Yue Ning, jinwu Peng, and Songqing Fan conceived the research. Yang Yang wrote the manuscript. Hongmei Zheng collected the literature. Yuting Zhan, Hongjing Zang, Qiuyuan Wen made significant revisions to the manuscript.

The project was subsidized by The National Natural Sciences Foundations of China (No: 81773218, 81703009, 81972838, and 82102805), The Natural Sciences Foundations of Hunan Province (No: 2017JJ3457, 2021JJ30904, and 2021JJ40890), and the independent exploration and innovation project of central south university (2020zzts283).

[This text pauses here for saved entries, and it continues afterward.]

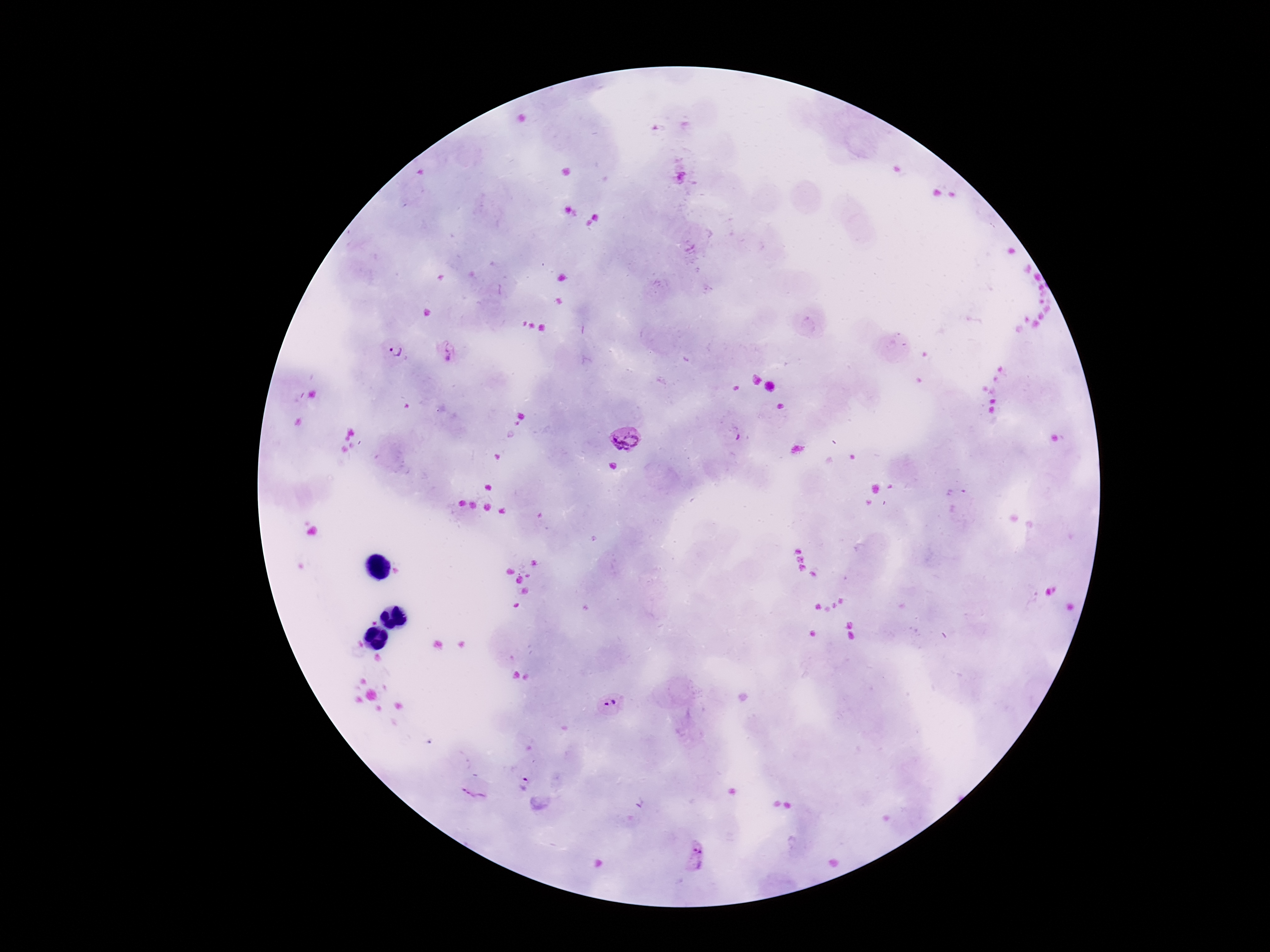
Approximate centers as {x, y} in pixels.
Plasmodium parasites: {447, 352}, {397, 353}, {738, 434}, {623, 440}, {611, 703}, {524, 783}, {476, 790}, {697, 855}.

Summary:
  - Field of view: one from this slide
  - Capture: smartphone camera through the microscope eyepiece
  - Stain: Giemsa
  - Preparation: thick blood film
  - Patient malaria status: infected
  - Magnification: 100x
  - Image size: 1270×952 pixels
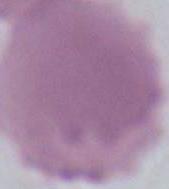

Summary:
  - Modality: micrograph
  - Magnification: 1000x
  - Identification: erythrocyte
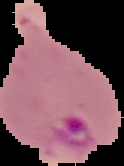

image type = cell region segmented out of the field of view; surrounding area masked to black
image size = 124×166 pixels
malaria status = parasitized
preparation = thin blood smear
Locate platelets.
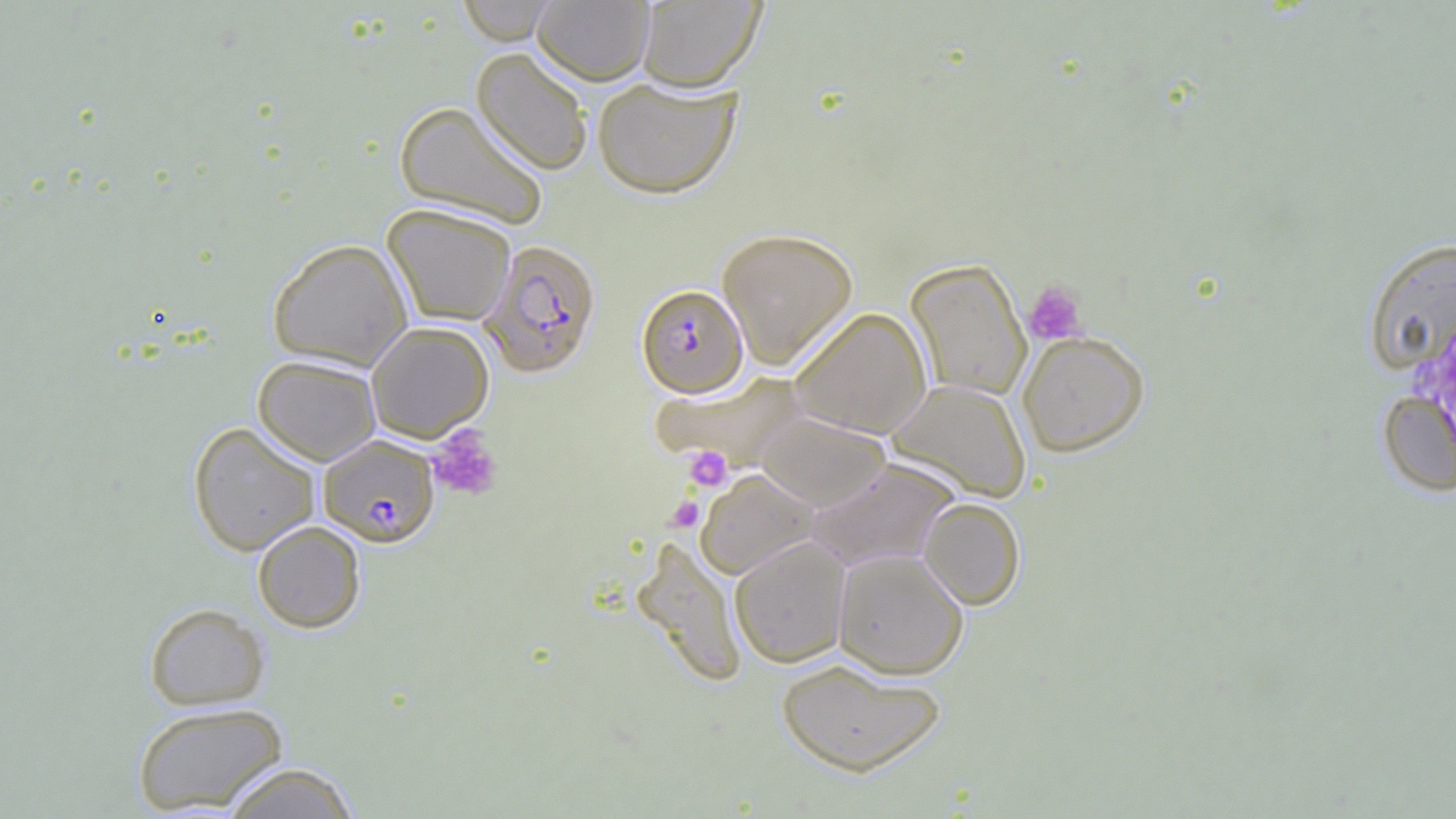

Approximate bounding boxes as (x1,y1)-(x2,y2) corner pairs in pixels.
Platelets: (1022,281)-(1087,346), (427,425)-(503,502), (682,445)-(733,492), (666,495)-(704,532).

Summary:
  - Uninfected red blood cell locations: (456,0)-(561,45), (532,0)-(655,85), (636,0)-(765,91), (471,47)-(593,177), (591,76)-(742,199), (394,101)-(549,230), (382,203)-(517,327), (716,227)-(858,370), (1363,236)-(1455,375), (267,238)-(413,371), (906,259)-(1032,402), (789,307)-(932,438), (365,321)-(494,442), (1017,329)-(1150,457), (253,354)-(381,466), (655,371)-(807,469), (887,378)-(1032,503), (1377,389)-(1456,499), (754,411)-(893,511), (188,421)-(321,556), (806,458)-(961,573), (694,468)-(820,579), (918,497)-(1025,610), (252,520)-(366,633), (631,536)-(749,688), (729,537)-(850,668), (833,548)-(969,679), (144,602)-(270,710), (776,659)-(947,777), (132,701)-(288,814), (219,761)-(361,819)
  - Plasmodium falciparum-infected red blood cell locations: (479,239)-(602,378), (636,283)-(749,398), (318,435)-(440,546)
  - Slide-level diagnosis: Plasmodium falciparum
  - Field of view: one of a larger specimen
  - Magnification: 1000x
  - Preparation: thin blood film
  - Modality: light microscopy
  - Image size: 1456×819 pixels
Report the malaria status of this cell.
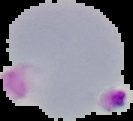
It is parasitized.

{
  "image_size": "133×121 pixels",
  "image_type": "segmented cell region on a black background",
  "preparation": "thin blood smear"
}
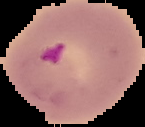

Segmented cell region on a black background. Image is 145×127 pixels. Result: malaria parasites identified. From a thin blood smear.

The authors declare no conflict of interest.

The datasets used during the present study are available from the corresponding author upon reasonable request. Data were obtained from The Cancer Genome Atlas (TCGA; https://portal.gdc.cancer.gov), cBioportal (https://www.cbioportal.org/), the University of California Santa Cruz Xena Browser (https://xenabrowser.net), TIMER (http://timer.cistrome.org/), GEO (https://www.ncbi.nlm.nih.gov/geo/) and Oncomine (https://www.oncomine.org/resource/login.html).

All experiments were approved by the Ethics Committee of Medicine and Animal Ethics Committee of the Second Xiangya Hospital, Central South University. Informed consent was obtained from all patients.